--- PROBLEM TO SOLVE ---
Find the line that contains "How far is the point"; then retype it and each line after it, exactly, through the final line of the data below.

--- DATA SECTION ---
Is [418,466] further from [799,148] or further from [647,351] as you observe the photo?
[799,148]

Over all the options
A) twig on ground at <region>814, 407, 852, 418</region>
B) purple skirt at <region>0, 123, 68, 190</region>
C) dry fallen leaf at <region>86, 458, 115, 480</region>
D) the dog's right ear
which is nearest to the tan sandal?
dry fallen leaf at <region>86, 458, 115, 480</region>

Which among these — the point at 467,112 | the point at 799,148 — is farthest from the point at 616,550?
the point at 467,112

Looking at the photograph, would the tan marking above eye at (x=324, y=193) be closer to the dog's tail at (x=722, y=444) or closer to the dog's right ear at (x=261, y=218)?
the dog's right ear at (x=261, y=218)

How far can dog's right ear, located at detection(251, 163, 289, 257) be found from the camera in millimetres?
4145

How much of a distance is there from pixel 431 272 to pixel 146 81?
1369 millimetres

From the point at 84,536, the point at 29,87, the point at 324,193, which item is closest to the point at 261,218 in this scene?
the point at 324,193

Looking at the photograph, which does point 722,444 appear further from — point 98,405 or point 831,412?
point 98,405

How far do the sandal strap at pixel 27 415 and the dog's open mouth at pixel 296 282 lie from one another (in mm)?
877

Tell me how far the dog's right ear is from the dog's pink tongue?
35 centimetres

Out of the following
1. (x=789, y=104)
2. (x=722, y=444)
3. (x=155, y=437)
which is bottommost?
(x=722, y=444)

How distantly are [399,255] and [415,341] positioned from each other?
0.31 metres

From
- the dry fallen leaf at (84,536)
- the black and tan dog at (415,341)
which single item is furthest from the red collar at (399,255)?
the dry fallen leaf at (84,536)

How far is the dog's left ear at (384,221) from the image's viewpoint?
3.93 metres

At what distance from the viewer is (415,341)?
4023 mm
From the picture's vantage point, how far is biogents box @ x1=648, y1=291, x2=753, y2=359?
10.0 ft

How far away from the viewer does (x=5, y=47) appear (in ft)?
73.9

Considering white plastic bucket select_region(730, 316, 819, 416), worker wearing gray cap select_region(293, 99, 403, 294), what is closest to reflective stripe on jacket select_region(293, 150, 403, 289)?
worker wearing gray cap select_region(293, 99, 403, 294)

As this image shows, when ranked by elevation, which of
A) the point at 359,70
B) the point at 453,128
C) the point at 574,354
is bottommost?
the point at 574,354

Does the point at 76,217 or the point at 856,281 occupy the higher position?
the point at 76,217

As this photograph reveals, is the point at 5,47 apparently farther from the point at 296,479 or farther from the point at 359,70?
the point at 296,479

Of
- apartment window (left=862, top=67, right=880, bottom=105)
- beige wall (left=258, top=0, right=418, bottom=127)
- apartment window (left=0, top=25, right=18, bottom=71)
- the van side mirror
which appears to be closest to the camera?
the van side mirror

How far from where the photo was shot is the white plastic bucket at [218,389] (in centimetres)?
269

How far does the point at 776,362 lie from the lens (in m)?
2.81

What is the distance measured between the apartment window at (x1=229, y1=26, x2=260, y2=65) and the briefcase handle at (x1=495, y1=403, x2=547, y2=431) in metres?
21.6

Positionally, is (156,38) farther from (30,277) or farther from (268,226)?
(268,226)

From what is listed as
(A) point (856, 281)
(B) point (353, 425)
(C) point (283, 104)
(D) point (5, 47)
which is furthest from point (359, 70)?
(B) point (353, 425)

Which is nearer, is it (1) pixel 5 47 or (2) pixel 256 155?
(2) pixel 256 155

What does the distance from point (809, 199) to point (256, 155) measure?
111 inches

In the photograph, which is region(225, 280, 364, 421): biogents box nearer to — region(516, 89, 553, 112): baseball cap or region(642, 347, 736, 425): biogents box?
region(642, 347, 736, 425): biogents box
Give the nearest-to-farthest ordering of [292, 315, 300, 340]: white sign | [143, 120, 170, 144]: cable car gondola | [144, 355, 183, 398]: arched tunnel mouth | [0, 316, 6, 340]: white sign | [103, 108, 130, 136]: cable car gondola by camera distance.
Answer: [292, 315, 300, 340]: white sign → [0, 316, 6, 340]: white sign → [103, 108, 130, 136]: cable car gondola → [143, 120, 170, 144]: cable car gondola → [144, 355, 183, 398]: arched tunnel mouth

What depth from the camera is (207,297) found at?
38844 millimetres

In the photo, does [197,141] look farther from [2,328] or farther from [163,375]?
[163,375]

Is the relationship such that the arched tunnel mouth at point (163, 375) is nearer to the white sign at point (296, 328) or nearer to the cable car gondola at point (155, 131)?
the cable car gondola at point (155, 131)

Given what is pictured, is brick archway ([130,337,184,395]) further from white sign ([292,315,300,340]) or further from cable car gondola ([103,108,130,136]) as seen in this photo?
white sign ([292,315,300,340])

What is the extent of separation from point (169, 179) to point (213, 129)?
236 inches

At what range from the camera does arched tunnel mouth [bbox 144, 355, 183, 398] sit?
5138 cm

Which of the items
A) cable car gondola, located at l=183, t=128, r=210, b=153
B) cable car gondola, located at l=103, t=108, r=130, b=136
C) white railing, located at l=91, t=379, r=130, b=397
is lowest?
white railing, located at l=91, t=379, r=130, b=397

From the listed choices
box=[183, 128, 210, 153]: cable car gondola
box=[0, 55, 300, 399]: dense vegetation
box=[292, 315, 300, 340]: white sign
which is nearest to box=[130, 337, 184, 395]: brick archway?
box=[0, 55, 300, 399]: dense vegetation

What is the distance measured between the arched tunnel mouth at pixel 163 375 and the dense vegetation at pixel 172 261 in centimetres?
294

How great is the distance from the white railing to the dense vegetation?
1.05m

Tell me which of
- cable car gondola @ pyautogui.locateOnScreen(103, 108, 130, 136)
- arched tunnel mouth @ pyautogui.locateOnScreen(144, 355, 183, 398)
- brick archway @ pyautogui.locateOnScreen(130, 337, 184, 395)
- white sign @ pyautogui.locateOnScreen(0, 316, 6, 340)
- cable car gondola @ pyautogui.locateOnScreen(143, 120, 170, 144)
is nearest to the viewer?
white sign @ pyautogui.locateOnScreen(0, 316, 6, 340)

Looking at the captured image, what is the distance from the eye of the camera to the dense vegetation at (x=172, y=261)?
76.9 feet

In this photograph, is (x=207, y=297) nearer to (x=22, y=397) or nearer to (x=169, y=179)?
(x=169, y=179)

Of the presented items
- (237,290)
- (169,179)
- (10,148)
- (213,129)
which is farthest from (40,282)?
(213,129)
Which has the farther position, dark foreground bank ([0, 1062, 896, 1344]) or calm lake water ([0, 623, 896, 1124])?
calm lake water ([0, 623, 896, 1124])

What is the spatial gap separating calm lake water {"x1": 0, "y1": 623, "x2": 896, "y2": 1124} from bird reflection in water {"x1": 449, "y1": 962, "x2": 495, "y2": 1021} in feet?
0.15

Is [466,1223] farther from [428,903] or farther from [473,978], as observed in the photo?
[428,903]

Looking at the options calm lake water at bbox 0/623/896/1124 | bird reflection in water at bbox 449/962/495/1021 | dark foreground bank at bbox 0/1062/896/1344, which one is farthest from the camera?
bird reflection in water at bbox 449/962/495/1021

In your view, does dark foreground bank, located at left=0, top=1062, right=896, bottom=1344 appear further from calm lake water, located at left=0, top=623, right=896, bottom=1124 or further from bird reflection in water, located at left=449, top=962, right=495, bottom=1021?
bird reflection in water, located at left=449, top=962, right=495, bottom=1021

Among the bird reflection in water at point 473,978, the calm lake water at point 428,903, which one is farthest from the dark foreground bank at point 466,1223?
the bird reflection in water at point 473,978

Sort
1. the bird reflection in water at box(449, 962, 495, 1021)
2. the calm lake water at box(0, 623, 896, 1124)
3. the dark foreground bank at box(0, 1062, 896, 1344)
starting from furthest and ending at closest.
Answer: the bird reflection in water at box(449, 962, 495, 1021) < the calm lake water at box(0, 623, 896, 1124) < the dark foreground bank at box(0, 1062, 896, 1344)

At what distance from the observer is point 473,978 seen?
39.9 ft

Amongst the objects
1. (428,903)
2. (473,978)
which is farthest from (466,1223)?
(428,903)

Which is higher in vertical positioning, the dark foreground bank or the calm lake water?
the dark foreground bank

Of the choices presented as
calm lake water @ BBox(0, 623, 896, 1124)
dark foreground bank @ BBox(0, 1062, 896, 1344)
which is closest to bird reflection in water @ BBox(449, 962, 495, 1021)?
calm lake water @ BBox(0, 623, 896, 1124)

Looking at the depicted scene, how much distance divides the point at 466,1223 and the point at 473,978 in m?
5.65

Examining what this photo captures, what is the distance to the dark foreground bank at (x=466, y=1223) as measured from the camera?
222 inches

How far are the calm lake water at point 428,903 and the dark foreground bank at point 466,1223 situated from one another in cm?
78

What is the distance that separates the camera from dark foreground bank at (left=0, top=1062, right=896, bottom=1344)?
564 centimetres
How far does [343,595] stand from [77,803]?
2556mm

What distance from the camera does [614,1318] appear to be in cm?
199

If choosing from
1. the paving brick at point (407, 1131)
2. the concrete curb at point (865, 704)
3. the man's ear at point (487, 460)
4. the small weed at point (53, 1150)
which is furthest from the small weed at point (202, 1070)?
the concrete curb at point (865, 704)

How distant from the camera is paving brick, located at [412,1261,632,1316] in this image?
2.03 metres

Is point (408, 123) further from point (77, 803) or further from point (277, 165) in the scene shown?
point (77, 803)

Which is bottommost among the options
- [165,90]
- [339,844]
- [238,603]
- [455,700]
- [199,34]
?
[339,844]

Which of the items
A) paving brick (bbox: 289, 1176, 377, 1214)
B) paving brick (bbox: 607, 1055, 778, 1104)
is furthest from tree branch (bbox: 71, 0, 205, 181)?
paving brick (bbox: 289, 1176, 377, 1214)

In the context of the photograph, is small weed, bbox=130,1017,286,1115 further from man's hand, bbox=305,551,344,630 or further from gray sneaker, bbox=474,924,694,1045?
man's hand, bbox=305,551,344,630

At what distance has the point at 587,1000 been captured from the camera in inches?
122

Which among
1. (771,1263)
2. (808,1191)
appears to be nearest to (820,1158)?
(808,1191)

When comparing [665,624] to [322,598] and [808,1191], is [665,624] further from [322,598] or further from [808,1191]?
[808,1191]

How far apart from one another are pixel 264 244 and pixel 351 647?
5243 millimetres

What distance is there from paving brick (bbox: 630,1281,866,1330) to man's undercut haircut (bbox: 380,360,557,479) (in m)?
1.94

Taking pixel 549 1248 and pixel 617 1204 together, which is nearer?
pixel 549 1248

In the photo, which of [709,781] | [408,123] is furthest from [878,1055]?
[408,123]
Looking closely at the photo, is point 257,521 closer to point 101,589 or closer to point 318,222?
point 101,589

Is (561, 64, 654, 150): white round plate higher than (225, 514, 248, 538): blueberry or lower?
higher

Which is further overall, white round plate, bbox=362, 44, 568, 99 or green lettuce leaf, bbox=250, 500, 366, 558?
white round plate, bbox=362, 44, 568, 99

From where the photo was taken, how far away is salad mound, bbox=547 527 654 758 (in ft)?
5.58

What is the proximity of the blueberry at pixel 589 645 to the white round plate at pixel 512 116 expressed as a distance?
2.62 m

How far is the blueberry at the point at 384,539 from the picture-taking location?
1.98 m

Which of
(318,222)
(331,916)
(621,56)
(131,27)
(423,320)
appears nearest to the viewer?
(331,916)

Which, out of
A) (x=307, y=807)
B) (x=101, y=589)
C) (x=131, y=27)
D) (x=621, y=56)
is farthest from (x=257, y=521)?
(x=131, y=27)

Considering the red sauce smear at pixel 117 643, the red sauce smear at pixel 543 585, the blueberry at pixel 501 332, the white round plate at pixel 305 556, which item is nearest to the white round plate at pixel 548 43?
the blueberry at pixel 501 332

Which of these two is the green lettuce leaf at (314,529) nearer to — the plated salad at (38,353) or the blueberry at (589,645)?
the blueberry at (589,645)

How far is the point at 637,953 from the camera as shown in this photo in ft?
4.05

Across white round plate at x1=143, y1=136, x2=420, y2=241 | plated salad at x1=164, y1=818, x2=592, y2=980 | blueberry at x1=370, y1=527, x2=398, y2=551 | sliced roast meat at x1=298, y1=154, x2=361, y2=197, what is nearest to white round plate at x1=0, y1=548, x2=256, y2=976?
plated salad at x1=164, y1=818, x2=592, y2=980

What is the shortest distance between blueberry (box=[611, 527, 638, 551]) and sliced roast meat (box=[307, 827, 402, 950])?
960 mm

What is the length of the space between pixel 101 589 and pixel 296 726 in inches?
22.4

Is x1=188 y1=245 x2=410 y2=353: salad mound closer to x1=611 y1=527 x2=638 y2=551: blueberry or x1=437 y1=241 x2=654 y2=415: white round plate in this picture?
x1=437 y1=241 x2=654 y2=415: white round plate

--- ANSWER BELOW ---
How far is the point at 637,953 from the camera as shown in this photo in ft?
4.05

Across white round plate at x1=143, y1=136, x2=420, y2=241 | plated salad at x1=164, y1=818, x2=592, y2=980 | blueberry at x1=370, y1=527, x2=398, y2=551 | sliced roast meat at x1=298, y1=154, x2=361, y2=197, what is nearest to white round plate at x1=0, y1=548, x2=256, y2=976?
plated salad at x1=164, y1=818, x2=592, y2=980

What is the shortest distance between blueberry (box=[611, 527, 638, 551]) and sliced roast meat (box=[307, 827, 402, 950])?
960 mm

What is the length of the space between pixel 101 589 and pixel 296 726 in inches?
22.4

Is x1=188 y1=245 x2=410 y2=353: salad mound closer to x1=611 y1=527 x2=638 y2=551: blueberry or x1=437 y1=241 x2=654 y2=415: white round plate in this picture?
x1=437 y1=241 x2=654 y2=415: white round plate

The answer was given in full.